I turn my head slightly to look up at him. His beautiful browns looking down at me.

"Yeah, babe."

Now I notice it, it's not love and compassion in his eyes, it's fear and anger.

"Do you have to do this match with Scully?"

"Yes, I do. I have to put to bed any claim he has of legitimacy. I have to stamp out any idea that his 2018 will be good and worthwhile. I need to make him remember that in 2018, as in 2017, he'll be the bottom of the barrel. I need to remind him that it wasn't his lack of time to prepare that cost him at War Games. It was his lack of skill."

He's holding back tears.

"And if he hurts you? It's Xtreme rules, and he's going to try and use some weapon to even the odds. He could really hurt you. I've seen these matches before, and I know the kind of people who haunt the backstage of the XWF at these shows. Doctor D'Ville bit off Peter Gilmour's ear! Vinnie Lane gave someone AIDs for Chrissake."

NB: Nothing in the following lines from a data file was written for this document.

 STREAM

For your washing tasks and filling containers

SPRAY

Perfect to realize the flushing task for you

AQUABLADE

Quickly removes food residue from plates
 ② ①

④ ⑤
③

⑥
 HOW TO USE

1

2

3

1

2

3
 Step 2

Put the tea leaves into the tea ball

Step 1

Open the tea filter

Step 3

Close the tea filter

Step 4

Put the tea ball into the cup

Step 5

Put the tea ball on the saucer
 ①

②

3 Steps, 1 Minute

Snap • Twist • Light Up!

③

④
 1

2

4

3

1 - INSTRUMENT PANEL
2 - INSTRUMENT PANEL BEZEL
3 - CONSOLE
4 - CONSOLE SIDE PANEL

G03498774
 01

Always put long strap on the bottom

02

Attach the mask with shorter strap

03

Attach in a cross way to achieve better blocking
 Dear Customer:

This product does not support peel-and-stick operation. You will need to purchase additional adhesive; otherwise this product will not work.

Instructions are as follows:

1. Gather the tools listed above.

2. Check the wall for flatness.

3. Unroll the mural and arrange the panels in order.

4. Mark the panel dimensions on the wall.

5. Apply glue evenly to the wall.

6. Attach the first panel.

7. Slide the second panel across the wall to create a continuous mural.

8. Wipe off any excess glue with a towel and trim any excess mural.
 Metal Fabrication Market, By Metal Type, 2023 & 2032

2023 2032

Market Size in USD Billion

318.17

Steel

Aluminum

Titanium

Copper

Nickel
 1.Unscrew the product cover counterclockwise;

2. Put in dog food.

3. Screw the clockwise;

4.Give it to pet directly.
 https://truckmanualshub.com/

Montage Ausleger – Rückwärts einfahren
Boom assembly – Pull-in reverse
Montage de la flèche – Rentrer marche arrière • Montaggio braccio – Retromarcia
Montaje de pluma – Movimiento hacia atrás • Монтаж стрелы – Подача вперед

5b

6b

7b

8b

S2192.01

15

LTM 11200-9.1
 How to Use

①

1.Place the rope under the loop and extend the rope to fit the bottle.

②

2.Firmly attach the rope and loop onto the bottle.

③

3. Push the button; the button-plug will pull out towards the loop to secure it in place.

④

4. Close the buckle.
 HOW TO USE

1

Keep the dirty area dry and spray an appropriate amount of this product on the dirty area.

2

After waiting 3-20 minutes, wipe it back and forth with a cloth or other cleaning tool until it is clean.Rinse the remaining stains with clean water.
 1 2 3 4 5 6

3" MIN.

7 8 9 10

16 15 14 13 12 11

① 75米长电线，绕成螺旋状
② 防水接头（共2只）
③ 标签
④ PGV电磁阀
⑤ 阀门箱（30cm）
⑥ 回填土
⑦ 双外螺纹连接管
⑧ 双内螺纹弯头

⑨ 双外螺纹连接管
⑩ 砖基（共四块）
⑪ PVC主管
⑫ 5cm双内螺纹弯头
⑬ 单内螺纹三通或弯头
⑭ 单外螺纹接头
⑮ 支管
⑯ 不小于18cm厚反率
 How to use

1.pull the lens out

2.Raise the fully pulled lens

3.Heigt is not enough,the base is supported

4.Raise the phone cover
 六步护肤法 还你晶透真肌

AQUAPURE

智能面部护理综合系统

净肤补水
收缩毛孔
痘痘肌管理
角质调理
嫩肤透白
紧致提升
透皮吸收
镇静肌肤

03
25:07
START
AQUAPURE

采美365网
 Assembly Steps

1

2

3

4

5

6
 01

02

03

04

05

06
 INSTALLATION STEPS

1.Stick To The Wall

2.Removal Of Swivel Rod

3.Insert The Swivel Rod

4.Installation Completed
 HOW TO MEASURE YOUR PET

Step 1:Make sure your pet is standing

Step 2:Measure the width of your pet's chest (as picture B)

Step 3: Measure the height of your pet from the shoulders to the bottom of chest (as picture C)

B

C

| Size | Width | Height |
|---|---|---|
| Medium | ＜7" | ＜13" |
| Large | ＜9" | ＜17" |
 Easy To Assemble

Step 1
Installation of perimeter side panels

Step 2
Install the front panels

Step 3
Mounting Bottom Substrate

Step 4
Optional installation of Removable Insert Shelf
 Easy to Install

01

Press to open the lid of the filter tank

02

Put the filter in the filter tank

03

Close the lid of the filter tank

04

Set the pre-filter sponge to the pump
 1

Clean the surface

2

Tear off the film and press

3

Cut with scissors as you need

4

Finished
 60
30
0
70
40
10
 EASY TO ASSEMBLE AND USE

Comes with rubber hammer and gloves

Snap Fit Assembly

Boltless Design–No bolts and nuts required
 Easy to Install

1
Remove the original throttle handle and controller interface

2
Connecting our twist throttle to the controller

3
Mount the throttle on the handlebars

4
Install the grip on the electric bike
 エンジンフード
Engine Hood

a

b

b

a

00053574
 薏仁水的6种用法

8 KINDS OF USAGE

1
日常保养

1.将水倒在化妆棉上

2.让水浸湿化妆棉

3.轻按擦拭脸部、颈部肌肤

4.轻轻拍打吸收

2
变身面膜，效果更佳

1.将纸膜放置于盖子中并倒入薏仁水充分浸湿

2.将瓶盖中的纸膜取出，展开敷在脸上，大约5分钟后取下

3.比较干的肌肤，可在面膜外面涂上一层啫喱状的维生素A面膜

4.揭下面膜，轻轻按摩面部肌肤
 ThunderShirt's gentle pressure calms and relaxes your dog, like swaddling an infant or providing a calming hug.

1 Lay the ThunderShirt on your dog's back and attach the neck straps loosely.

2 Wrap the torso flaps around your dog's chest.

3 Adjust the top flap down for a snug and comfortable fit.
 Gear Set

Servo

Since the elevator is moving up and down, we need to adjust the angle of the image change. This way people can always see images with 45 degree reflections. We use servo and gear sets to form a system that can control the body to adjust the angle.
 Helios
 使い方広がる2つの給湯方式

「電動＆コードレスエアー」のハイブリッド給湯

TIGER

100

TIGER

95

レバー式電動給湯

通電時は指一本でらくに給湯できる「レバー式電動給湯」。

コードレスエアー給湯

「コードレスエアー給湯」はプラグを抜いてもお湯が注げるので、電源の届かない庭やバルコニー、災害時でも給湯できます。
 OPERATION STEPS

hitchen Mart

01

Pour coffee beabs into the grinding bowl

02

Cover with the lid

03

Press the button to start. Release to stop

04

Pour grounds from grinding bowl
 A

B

I burst out laughing at this. I try and reign my laughter.

"What's so funny? This federation is dangerous. Everyone of their superstars makes Braun Strowman look weak."

"The idea of Vinnie " laughter "Giving someone AIDS!" Uncontrollable laughter. I fall to the floor, barely missing hitting my head on the coffee table.

"How the fuck did that happen?"

More laughter, and I start rolling back and forth on my back in one spot. It's sort of like a turtle trying to get up, but I'm laughing and not trying to get up.

"Back when he competed in the ring, and as a Shawn Michaels impersonator, he gave this rabid pedophile AIDs using Maria Brink's blood that he stole or something. This federation doesn't always make a lot of sense."

I can't help it, I release another noxious bout of laughter, this is starting to hurt my ribs.

"It's not funny. That pedophile might be dead now, or he could have passed it on to a bunch of kids. Who even knows. And that's not talking about the people who hang out there now. Michael McBride kills people, he doesn't just pretend his life is an episode of Burn Notice, he kills people for real, and I am pretty sure he likes Scully. What if he decides to attack you?"

I'm dying laughing, but trying to reign myself in so I can answer.

"If Michael McBride tried to attack me, he'd hurt himself in confusion. The only one on this card less threatening than Scully is him. And Scully won't hurt me much, I wear a helmet, remember. He's not gonna think to take that off to attack my head. And the rest of my body is covered in leather, his baby arms won't be able to get through that with anything. I bet that punk ass doesn't even lift. I work out, son."